---- Quoted text
SolrConfig 中的 IndexConfig

solrconfig.xml 中的 <indexConfig> 部分定义了 Lucene index writers 的底层行为。 默认,该设置在 Solr 的示例 solrconfig.xml 配置中是注释掉的, 即会使用默认配置。大多数情况下,默认值就可以了。

  1. <indexConfig>
  2. ...
  3. </indexConfig>

本节包含的参数有:

调整索引大小片段

ramBufferSizeMB

Once accumulated document updates exceed this much memory space (defined in megabytes), then the pending updates are flushed. This can also create new segments or trigger a merge. Using this setting is generally preferable to maxBufferedDocs . If both maxBufferedDocs and ramBufferSizeMB are set in solrconfig.xml , then a flush will occur when either limit is reached. The default is 100Mb.

  1. <ramBufferSizeMB>100</ramBufferSizeMB>

maxBufferedDocs

Sets the number of document updates to buffer in memory before they are flushed as a new segment. This may also trigger a merge. The default Solr configuration sets to flush by RAM usage ( ramBufferSizeMB ).

  1. <maxBufferedDocs>1000</maxBufferedDocs>

maxIndexingThreads

The maximum number of simultaneous threads used to index documents. Once this threshold is reached, additional threads will wait for the others to finish. The default is 8.

  1. <maxIndexingThreads>8</maxIndexingThreads>

UseCompoundFile

Setting <useCompoundFile> to true combines the various files of each index segment into a single file. On systems where the number of open files allowed per process is limited, setting this to true may avoid hitting that limit (the open files limit might also be tunable for your OS with the Linux/Unix ulimit command, or something similar for other operating systems).

Updating a compound index may incur a minor performance hit for various reasons, depending on the runtime environment. For example, filesystem buffers are typically associated with open file descriptors, which may limit the total cache space available to each index.

This setting may also affect how much data needs to be transferred during index replication operations.

The default is false .

  1. <useCompoundFile>false</useCompoundFile>

useCompountFile and noCFSRatio

Users who set the <useCompoundFile> option to true should also carefully consider whether they want to set the noCFSRatio on their <mergePolicy> as well. Many MergePolicy implementations have default values for this setting that prevent compound files from being used for large segments.

合并索引片段

mergePolicy

Defines how merging segments is done. The default in Solr is TieredMergePolicy , which merges segments of approximately equal size, subject to an allowed number of segments per tier. Other policies available are the LogByteSizeMergePolicy and LogDocMergePolicy . For more information on these policies, please see the MergePolicy javadocs .

  1. <mergePolicy class="org.apache.lucene.index.TieredMergePolicy">
  2. <int name="maxMergeAtOnce">10</int>
  3. <int name="segmentsPerTier">10</int>
  4. </mergePolicy>

mergeFactor

For the LogByteSizeMergePolicy, or the (default) TieredMergePolicy, the <mergeFactor> configuration option can be used as a convenience setting to indicate how many segments a Lucene index is allowed to merge at one time. It is equivalent to setting either <int name="mergeFactor"> on the LogByteSizeMergePolicy, or setting both <int name="maxMergeAtOnce"> and <int name="segmentsPerTier"> (to the same value) on the TieredMergePolicy.
--------
▸ Exercises to complete
1/ According to the Solr indexConfig text, which merge policy does Solr use by default?
2/ Extend the Solr indexConfig text, picking up right after its final sentence.
The lines have nothing to do with the Solr indexConfig text.
---- Extracted entries
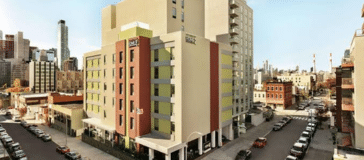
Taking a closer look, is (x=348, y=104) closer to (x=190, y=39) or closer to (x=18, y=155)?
(x=190, y=39)

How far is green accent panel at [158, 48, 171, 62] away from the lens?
30.6 meters

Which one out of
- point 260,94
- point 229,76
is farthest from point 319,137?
point 260,94

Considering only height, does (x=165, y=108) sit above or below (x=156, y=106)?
below

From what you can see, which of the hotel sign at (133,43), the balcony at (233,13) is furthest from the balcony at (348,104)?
the hotel sign at (133,43)

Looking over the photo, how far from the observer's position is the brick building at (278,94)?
72.7 meters

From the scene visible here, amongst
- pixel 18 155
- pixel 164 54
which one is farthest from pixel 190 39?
pixel 18 155

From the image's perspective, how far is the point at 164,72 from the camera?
31.1 meters

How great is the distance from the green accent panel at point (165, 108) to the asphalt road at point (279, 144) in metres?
17.0

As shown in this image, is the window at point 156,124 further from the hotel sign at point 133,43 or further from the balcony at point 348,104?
the balcony at point 348,104

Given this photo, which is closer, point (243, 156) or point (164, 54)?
point (243, 156)

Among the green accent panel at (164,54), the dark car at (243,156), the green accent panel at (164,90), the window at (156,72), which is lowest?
the dark car at (243,156)

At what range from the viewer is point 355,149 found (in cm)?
2491

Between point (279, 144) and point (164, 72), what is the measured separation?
2858cm

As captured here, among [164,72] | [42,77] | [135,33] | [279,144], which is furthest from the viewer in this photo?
[42,77]
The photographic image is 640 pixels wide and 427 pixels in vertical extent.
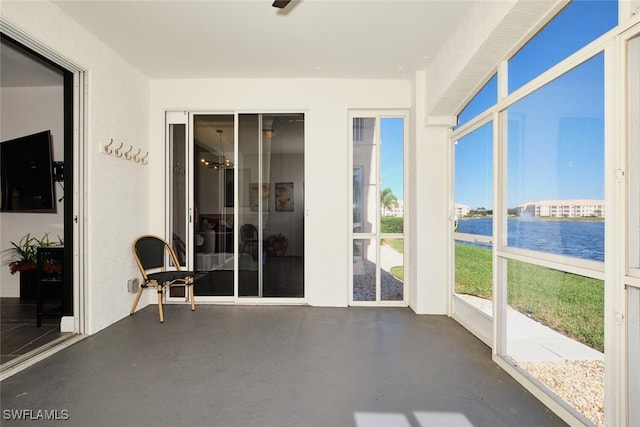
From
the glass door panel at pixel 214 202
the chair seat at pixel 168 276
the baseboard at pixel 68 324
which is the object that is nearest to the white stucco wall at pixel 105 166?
the baseboard at pixel 68 324

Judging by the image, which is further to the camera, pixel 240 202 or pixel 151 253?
pixel 240 202

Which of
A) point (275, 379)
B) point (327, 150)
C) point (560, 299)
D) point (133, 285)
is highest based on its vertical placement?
point (327, 150)

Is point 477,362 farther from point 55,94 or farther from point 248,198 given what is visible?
point 55,94

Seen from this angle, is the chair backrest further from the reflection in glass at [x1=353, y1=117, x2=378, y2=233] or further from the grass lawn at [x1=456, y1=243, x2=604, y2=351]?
the grass lawn at [x1=456, y1=243, x2=604, y2=351]

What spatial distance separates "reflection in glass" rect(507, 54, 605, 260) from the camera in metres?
1.55

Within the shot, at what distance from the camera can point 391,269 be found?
3.77m

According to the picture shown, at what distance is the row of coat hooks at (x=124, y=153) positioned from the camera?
119 inches

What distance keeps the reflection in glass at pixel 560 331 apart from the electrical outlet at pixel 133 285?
12.8 feet

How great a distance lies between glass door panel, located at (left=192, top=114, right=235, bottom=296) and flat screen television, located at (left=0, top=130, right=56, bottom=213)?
1.62m

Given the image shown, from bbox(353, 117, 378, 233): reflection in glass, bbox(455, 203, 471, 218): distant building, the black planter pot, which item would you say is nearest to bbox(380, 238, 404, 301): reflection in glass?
bbox(353, 117, 378, 233): reflection in glass

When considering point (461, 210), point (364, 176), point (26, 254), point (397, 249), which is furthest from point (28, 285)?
point (461, 210)

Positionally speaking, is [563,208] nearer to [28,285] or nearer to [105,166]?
[105,166]

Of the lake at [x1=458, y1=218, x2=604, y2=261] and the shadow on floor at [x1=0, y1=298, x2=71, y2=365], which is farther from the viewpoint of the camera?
the shadow on floor at [x1=0, y1=298, x2=71, y2=365]

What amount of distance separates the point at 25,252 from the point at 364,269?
425 centimetres
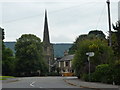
--------
▸ Task-by-task outputs
1/ TieredMergePolicy.

2/
To understand why a mergeFactor is important, consider what happens when an update is made to an index: Documents are always added to the most recently opened segment. When a segment fills up, a new segment is created and subsequent updates are placed there. If creating a new segment would cause the number of lowest-level segments to exceed the mergeFactor value, then all those segments are merged together to form a single large segment. Thus, if the merge factor is 10, each merge results in the creation of a single segment that is roughly ten times larger than each of its ten constituents. When there are 10 of these larger segments, then they in turn are merged into an even larger single segment. This process can continue indefinitely.

Choosing the best merge factor is generally a trade-off of indexing speed vs. searching speed. Having fewer segments in the index generally accelerates searches, because there are fewer places to look. It also can also result in fewer physical files on disk. But to keep the number of segments low, merges will occur more often, which can add load to the system and slow down updates to the index.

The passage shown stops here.